| QUOTED PASSAGE |
■ ■ ■
Originally Posted by arthurprs

This runs a little faster here

Inlining the function copies it to the place, where it's used - so you will save a function call. On the other hand, it makes your code longer, and many inlines in a row make the code slower.
I've made a version that uses vector SSE instructions instead of scalar SSE like FPC does: fewer instructions, but it's slower in my tests

Here's the code nevertheless:
[pascal]{
parameter passing (this is how FPC 2.2.0 at -O3 passes parameters to pascal Cross function; all pointers):
Var A located in register eax
Var B located in register edx
Var $result located in register ecx
}
procedure Cross_vec(out Result: TVector4f; const A, B: TVector4f); assembler; nostackframe;
asm
movdqu xmm2, [edx] // load A1
movdqu xmm1, [ecx] // load B
movdqa xmm0, xmm2 // load A
movdqa xmm3, xmm1 // load B1

shufps xmm2, xmm2, $C9 // shuffle A1
shufps xmm1, xmm1, $C9 // shuffle B

mulps xmm0, xmm1 // A * B = C
mulps xmm3, xmm2 // B1 * A1 = D

subps xmm0, xmm3 // C - D = R
shufps xmm0, xmm0, $C9 // shuffle R

movdqu [eax], xmm0 // return R
end;[/pascal]
■ ■ ■
| SUPPLIED INFORMATION |
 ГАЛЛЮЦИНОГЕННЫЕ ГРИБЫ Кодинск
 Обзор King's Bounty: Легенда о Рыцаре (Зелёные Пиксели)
■ ■ ■
| EXERCISE |
Please say what inlining a function saves, according to the forum post on SSE cross-product code above.

| OUTPUT FOR THIS EXERCISE |
It saves a function call.